Hsiao-ting Lin


Hsiao-ting Lin is a Taiwanese sinologist at the Hoover Institution who studies Greater China, including ethnopolitics, the Kuomintang, and Taiwan–United States relations during the Cold War.

Biography

Lin was born in Taipei, Taiwan, in 1971. After high school, he graduated from National Taiwan University with a B.A. in political science in 1994 and earned an M.A. in international law and diplomacy from National Chengchi University in 1997. He then completed doctoral studies in England at the University of Oxford, where he earned a Doctor of Philosophy in oriental studies in 2003 from St Cross College, Oxford.

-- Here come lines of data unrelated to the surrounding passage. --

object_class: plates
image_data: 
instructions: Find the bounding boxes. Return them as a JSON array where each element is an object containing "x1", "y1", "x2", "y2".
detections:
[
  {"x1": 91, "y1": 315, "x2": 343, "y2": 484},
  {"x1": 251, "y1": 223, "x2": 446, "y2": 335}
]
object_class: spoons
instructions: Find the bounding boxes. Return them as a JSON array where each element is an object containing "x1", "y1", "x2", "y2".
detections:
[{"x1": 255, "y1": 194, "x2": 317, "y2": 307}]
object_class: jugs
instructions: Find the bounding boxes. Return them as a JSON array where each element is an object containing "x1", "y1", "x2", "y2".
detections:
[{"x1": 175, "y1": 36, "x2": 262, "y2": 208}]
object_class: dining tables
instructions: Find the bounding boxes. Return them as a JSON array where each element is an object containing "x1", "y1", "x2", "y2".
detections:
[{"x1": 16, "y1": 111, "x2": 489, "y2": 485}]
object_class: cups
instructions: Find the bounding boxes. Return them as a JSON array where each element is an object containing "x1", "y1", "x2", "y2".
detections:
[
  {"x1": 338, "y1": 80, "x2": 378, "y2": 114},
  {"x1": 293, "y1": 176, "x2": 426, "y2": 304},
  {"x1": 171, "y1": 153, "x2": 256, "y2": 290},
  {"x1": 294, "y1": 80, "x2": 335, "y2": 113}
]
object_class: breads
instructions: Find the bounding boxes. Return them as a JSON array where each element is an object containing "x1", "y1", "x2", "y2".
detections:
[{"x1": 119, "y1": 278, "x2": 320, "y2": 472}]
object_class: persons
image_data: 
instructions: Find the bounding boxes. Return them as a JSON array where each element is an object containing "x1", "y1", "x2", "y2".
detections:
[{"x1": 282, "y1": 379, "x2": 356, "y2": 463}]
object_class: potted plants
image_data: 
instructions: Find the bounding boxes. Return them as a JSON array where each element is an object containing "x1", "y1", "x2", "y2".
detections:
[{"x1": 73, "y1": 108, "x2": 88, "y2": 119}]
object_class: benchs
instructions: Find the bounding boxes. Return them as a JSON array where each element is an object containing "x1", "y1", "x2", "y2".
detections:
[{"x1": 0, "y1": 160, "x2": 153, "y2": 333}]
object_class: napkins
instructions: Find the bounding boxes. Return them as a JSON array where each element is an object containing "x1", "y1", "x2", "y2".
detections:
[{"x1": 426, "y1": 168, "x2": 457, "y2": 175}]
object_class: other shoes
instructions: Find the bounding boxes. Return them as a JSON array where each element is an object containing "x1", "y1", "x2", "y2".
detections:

His doctoral dissertation was titled, "A reexamination of nationalist China's frontier agenda: A case study of Tibet, 1928-1949".
The 2017 Kingstone Award for Most Influential Book of the Year in Taiwan was awarded for his book "Accidental State: Chiang Kai-shek, the United States, and the Making of Taiwan".
In April 2008, Lin was elected a Fellow of the Royal Asiatic Society of Great Britain and Ireland.

Books

  • Lin, Hsiao-ting. Tibet and Nationalist China's Frontier Intrigues and Ethnopolitics, 1928-49. .Vancouver UBC Press, 2014.
  • Lin, Hsiao-ting. Modern China's Ethnic Frontiers: A Journey to the West. Routledge, 2013.
  • Lin, Hsiao-ting. Accidental State: Chiang Kai-Shek, the United States, and the Making of Taiwan. Harvard University Press, 2016.
  • *Also published in Chinese: 意外的國度 : 蔣介石, 美國, 與近代台灣的形塑 = Accidental state : Chiang Kai-shek, the United States, and the making of Taiwan /
  • Yi wai de guo du : Jiang Jieshi, Meiguo, yu jin dai Taiwan de xing su. by 林孝庭, transl. Zhongxian Huang
  • Lin, Hsiao-ting. Tai hai leng zhan jie mi dang an = The cold war between Taiwan and China : the declassified documents. 2015.